The great god stood up and came forward into the water. When he was face to face with her, he bowed his head.
"My Mistress –" he said.
Anck-su-Namun was stricken silent.
"What do you mean?" she said. Then, in his hand appeared three items, a stick from an elder tree, a rock from the Underworld and a cloak from his back.
"Mistress," he began. "In the future, you will come across these items, in fact your parents placed the cloak around you on your first day and it has already touched your soul. The others will touch you later."
Anck-su-Namun continued to stare at him.
"You still have work to do, my Mistress. The one who sent you to this time must be born and defeated. The Abomination will also come back to life. You must grow to resist him and defeat him. For if you do not defeat him, then the gods will fall and the world will fall to nothing."
Anck-su-Namun remembered again being in the presence of Imhotep. Her mind shuddered, but her body yearned for it.
"Hush, Mistress – " he said, "Do not fear. Take the time to rest."

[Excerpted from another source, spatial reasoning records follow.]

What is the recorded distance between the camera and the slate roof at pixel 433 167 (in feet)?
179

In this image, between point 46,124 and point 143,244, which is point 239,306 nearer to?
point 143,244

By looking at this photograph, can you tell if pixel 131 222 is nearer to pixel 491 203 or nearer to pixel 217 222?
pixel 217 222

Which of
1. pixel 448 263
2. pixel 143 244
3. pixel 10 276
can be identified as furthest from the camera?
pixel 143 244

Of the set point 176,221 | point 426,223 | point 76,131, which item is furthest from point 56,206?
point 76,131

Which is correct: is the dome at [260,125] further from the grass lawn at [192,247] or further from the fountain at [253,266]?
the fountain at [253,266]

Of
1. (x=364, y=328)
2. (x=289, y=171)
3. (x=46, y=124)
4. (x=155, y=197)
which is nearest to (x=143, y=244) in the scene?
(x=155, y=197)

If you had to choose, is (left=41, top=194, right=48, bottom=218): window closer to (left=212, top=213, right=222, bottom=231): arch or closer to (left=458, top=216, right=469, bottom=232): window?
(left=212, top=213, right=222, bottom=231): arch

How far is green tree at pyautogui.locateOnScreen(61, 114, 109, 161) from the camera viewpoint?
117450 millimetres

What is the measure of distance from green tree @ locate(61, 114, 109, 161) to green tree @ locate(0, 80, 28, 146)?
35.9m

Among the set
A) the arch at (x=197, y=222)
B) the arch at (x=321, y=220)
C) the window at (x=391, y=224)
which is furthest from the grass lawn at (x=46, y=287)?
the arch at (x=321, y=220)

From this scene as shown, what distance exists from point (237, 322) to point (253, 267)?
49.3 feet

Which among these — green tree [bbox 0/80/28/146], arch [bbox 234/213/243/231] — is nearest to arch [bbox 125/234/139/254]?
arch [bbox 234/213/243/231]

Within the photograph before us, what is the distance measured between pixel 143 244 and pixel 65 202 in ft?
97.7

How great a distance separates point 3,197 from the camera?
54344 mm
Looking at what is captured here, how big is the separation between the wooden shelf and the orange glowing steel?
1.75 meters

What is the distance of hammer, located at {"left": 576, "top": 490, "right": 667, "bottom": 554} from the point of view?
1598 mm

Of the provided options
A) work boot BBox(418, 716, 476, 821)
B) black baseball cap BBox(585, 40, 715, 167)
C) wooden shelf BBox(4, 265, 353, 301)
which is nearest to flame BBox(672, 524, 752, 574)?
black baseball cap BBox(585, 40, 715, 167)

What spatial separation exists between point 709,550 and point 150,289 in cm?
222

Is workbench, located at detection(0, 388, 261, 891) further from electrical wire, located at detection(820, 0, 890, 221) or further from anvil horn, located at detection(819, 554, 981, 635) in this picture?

The Dark Head and eyes of the Egyptian God of the Dead looked to Anck-su-Namun, took her hand and helped her out of the boat. Then another being appeared. Anck-su-Namun recognized this one right away, Sekhmet. She wore the white robe that Iset and then she had worn, but her head was that of a lioness.
"Come with me, child," the Goddess spoke.
Anck-su-Namun sniffled as she looked at the Goddess she had worshiped.
"But I failed you –"
The face shook her head and held a smile. "You were not yet inducted as my servant, child," she said. "What happened to you is not a failure. Now come. There are a few things I must teach you and then you need to rest."
Anck-su-Namun reached out her hand and took the hand of her goddess. Then, the light of the sun enveloped them. Then, Sekhmet and Anck-su-Namun were gone.